Copy each line of the following data that contains "trap".

_Stored data_
Start of Block

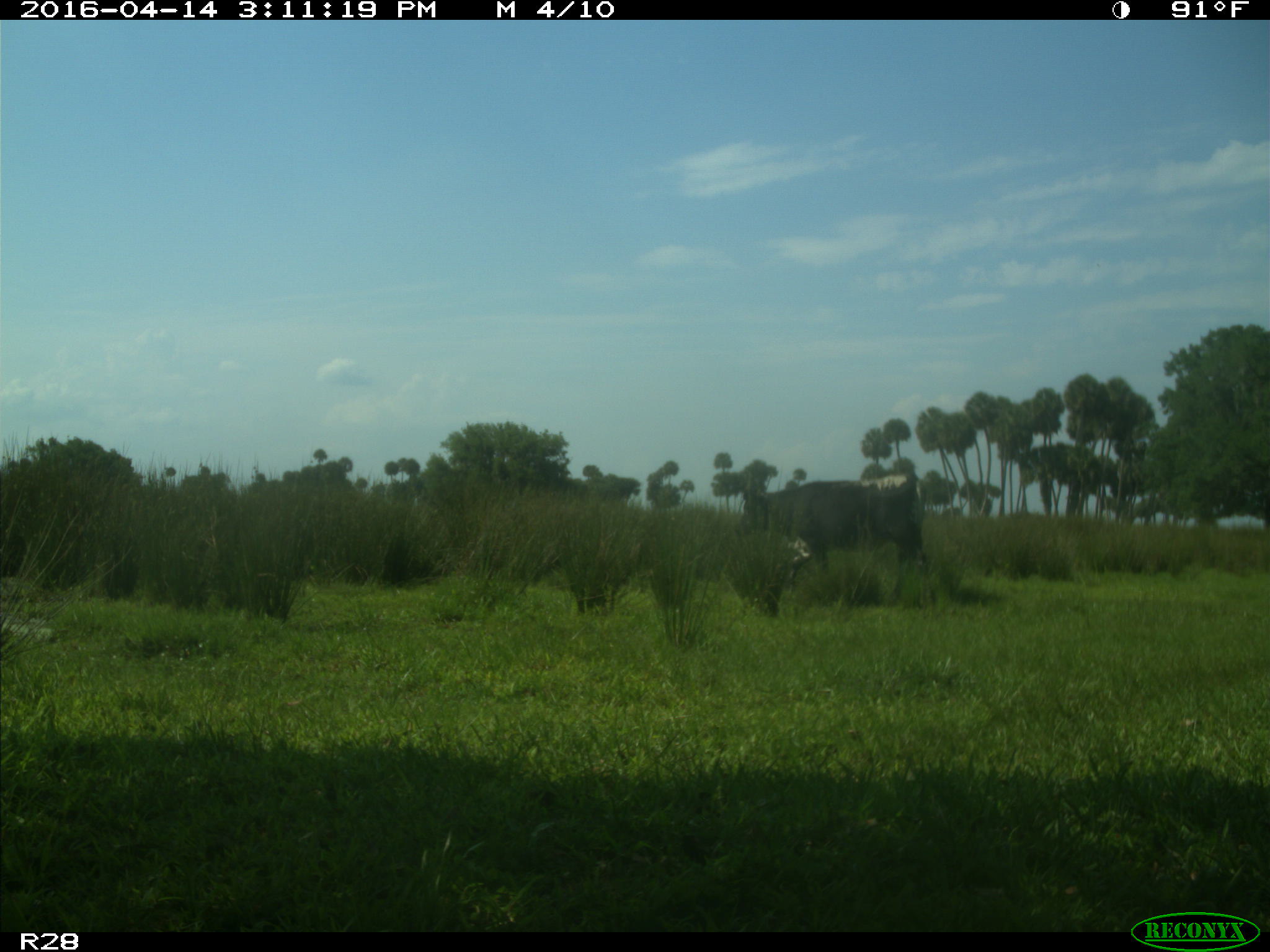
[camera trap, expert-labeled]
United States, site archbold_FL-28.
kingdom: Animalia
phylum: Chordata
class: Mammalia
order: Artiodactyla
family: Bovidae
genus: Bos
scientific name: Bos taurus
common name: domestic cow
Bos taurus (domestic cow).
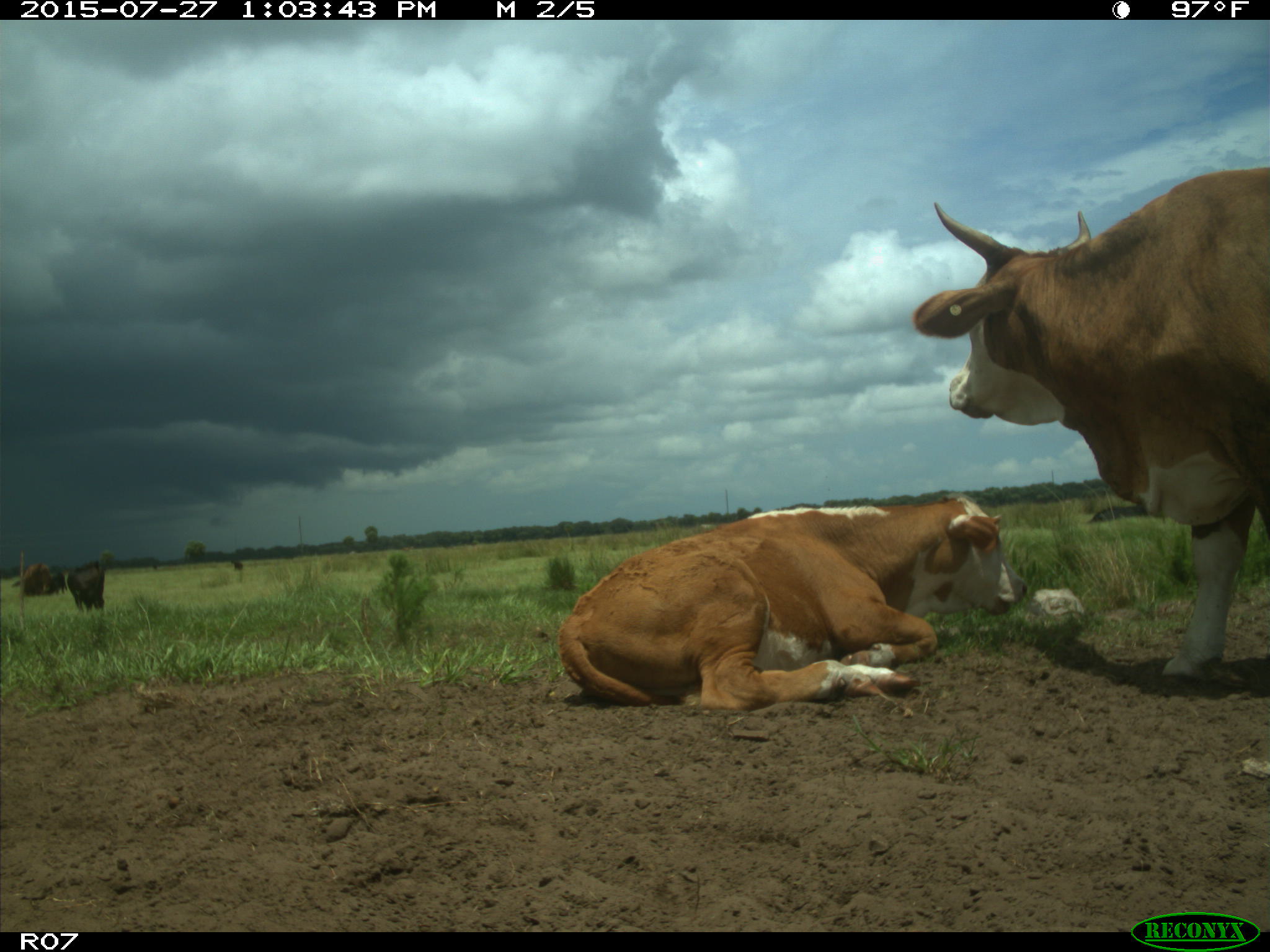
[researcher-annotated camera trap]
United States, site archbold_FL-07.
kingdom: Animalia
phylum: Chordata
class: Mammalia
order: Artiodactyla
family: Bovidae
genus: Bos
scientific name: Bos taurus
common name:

End of Block

_Written response_
[camera trap, expert-labeled]
[researcher-annotated camera trap]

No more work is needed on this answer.